Task instructions> Reproduce, word for word, the rows from the line with "As seen in this picture, what element among" to the line with "Answer: the recessed", including both of those lines and nothing else.

Data>

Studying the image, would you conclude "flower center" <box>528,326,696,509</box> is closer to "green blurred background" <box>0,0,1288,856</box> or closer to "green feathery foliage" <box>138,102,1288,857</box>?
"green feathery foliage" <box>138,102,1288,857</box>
* * *
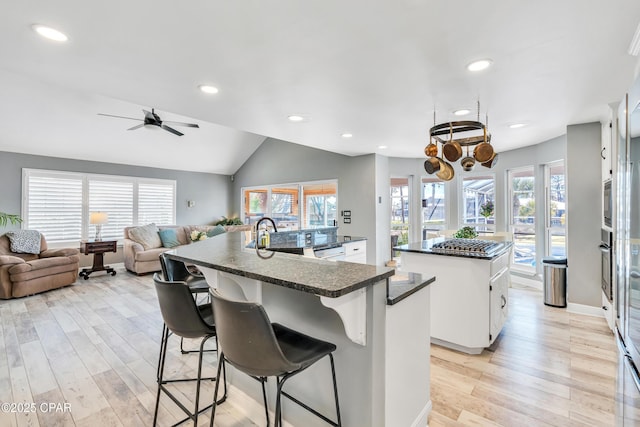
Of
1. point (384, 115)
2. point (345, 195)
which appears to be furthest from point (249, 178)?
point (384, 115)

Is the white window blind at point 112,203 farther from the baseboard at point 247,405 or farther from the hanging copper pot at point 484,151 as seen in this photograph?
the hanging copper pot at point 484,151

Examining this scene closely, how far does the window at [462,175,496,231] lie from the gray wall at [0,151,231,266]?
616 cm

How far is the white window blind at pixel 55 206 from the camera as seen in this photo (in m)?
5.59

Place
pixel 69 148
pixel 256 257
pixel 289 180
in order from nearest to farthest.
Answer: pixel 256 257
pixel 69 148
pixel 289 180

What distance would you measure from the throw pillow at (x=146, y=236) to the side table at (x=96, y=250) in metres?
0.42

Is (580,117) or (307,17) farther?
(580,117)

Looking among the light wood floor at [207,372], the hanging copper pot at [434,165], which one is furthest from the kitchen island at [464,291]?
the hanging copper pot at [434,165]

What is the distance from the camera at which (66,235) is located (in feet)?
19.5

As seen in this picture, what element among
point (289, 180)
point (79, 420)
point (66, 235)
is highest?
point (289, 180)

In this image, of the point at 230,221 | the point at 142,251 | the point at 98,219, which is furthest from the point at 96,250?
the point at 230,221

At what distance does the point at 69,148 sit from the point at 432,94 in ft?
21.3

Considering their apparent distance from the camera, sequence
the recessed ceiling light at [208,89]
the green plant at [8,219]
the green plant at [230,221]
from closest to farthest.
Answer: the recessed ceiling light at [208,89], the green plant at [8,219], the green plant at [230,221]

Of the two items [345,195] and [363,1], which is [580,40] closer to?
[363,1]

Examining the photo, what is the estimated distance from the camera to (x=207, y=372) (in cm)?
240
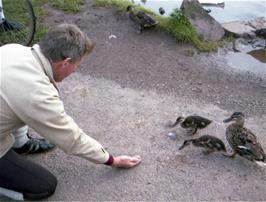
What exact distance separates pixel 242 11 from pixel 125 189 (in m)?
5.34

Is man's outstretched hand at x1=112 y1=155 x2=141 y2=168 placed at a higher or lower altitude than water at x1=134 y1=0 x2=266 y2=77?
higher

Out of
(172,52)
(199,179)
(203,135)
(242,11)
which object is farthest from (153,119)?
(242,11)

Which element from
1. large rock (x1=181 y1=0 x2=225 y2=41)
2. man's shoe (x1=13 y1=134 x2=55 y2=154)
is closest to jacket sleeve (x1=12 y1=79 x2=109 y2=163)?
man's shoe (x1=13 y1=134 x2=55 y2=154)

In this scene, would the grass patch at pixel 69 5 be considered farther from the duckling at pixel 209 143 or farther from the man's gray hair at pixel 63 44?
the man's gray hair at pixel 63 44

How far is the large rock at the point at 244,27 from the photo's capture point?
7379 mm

Exercise solution>
As seen in this picture, what element among
point (289, 180)
point (79, 420)
point (66, 235)
is highest?
point (289, 180)

In this image, of the point at 230,221 | the point at 142,251 | the point at 98,219, which is furthest from the point at 96,250?
the point at 230,221

At what distance does the point at 69,148 sit from the point at 432,94 in ft?
21.3

Considering their apparent distance from the camera, sequence
the recessed ceiling light at [208,89]
the green plant at [8,219]
the green plant at [230,221]
from closest to farthest.
Answer: the recessed ceiling light at [208,89], the green plant at [8,219], the green plant at [230,221]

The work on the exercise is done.